Tenho pena de nunca ter visto o Junot nem o Maneta, as duas
primeiras notabilidades que ouvi aclamar com tais e cujos nomes
conheci... Engano-me; conheci primeiro o nome de Bonaparte. E lembra-
me muito bem que nunca me persuadi que ele fosse o monstro disforme e
horroroso que nos pintavam frades e velhas naquele tempo. Imaginei
sempre que, para excitar tantos ódios e malquerenças, era necessário que
fosse um bem grande homem.
Desde pequeno que fui jacobino, já se vê: e de pequeno me custou
caro. Levei bons puxões de orelhas de meu pai por comprar na feira de S.
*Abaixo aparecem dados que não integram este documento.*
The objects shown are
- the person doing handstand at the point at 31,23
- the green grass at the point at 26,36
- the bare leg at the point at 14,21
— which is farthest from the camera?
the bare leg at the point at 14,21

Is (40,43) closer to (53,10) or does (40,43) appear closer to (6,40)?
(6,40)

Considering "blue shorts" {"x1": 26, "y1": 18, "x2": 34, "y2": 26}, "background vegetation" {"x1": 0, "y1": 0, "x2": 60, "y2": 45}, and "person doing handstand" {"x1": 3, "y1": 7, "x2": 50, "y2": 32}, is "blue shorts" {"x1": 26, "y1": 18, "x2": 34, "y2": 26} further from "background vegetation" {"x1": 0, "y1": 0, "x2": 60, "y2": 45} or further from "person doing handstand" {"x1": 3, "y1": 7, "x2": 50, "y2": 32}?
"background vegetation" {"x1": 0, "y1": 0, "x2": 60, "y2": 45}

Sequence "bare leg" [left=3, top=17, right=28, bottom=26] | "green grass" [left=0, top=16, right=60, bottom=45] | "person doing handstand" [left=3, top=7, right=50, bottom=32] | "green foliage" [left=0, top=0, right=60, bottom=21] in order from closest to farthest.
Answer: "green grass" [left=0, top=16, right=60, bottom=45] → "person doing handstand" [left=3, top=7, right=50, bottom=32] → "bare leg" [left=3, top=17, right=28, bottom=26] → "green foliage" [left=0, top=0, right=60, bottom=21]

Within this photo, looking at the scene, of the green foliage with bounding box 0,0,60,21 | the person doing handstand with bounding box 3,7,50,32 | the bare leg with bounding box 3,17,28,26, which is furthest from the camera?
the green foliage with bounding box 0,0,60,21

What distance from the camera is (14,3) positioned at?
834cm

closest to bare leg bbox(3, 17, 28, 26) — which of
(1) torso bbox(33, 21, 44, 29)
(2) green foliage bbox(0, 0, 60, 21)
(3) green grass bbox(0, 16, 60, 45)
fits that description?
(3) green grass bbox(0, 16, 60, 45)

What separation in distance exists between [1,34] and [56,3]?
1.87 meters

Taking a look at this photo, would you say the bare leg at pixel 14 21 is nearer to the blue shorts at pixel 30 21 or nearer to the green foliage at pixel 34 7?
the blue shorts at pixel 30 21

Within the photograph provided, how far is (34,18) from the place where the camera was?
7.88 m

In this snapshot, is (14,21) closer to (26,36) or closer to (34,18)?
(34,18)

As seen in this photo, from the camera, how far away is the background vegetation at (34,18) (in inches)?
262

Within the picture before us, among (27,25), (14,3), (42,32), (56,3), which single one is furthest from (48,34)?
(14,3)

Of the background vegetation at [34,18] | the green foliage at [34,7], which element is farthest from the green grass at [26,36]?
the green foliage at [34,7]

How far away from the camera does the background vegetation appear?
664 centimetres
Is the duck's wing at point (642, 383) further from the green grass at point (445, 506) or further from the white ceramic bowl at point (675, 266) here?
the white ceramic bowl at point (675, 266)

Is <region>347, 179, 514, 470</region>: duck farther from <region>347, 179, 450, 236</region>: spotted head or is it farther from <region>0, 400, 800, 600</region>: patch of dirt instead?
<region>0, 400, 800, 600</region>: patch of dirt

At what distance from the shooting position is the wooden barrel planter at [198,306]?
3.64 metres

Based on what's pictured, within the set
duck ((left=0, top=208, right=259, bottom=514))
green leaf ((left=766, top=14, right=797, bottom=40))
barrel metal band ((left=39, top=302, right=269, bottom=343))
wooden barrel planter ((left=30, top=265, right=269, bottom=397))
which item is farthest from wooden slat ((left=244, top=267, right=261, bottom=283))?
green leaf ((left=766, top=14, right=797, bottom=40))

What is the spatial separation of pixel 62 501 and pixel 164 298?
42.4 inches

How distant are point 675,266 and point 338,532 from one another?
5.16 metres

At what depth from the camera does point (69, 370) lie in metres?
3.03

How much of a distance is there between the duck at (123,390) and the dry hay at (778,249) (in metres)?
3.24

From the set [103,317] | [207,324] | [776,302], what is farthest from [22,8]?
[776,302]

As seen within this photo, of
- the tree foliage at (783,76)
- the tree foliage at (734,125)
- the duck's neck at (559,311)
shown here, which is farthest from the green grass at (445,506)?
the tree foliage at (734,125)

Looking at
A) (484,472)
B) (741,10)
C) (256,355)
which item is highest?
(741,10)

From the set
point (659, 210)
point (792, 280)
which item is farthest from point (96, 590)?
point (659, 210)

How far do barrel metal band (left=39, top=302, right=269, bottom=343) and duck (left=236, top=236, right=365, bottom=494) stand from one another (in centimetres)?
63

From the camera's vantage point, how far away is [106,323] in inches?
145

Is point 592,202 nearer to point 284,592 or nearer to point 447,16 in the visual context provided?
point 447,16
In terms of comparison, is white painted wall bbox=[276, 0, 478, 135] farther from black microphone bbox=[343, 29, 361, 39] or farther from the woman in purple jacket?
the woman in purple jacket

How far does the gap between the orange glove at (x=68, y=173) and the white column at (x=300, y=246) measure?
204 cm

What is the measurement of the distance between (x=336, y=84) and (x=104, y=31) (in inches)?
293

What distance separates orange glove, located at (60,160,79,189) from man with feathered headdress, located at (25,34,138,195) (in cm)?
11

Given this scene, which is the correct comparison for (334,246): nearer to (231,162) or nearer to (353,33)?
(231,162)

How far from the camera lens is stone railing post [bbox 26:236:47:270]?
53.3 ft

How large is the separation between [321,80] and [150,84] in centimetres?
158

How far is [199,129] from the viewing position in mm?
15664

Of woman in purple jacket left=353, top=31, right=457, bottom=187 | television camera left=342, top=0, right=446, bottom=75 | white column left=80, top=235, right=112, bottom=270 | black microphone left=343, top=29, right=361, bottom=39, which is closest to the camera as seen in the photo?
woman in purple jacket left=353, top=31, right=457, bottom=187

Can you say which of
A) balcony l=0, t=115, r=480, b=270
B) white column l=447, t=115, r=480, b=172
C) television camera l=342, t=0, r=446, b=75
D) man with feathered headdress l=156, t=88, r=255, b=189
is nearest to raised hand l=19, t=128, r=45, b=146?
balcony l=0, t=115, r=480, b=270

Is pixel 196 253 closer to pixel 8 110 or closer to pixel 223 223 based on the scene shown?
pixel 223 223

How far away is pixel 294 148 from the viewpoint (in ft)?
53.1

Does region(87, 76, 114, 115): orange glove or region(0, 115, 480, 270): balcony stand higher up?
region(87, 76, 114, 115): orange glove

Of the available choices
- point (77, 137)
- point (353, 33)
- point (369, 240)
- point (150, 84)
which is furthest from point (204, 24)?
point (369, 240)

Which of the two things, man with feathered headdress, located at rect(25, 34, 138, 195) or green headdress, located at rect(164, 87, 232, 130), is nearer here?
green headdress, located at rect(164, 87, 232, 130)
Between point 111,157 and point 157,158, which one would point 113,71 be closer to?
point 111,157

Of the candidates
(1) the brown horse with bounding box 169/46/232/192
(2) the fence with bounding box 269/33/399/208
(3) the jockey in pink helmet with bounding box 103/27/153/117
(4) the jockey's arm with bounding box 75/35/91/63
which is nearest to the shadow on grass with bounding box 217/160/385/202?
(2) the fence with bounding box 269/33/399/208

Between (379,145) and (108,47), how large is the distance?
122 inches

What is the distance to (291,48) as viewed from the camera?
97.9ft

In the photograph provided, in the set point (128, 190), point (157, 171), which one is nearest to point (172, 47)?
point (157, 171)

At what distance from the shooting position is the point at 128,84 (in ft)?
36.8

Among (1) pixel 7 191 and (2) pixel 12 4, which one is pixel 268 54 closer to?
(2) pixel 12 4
Lázaro, no Porto, em vez de gaitinhas ou de registos de santos ou das
outras bugigangas que os mais rapazes compravam... não imaginam o
quê... um retrato de Bonaparte.
Foi enguiço, diria uma senhora do meu conhecimento que acreditou
neles, foi enguiço que ainda não se desfez e que toda a vida me tem
perseguido.
Quem me diria quando, por esse primeiro pecado político da minha
infância, por esse primeiro tratamento duro e  perdoe-me a respeitada
memória de meu santo pais!  injustíssimo, que me trouxe o mero
instinto das ideias liberais, que me diria que eu havia de ser perseguido
por elas toda a vida! que apenas saído da puberdade havia de ir a essa
mesma França, à pátria dessas ideias com que a minha natureza
simpatizava sem saber por quê, buscar asilo e guarida?
Não vi já quase nenhum daqueles que tanto desejara conhecer; as
ruínas do grande Império estavam dispersas; os seus generais mortos,
desterrados, ou trajavam interesseiros e cobardes as librés do vencedor...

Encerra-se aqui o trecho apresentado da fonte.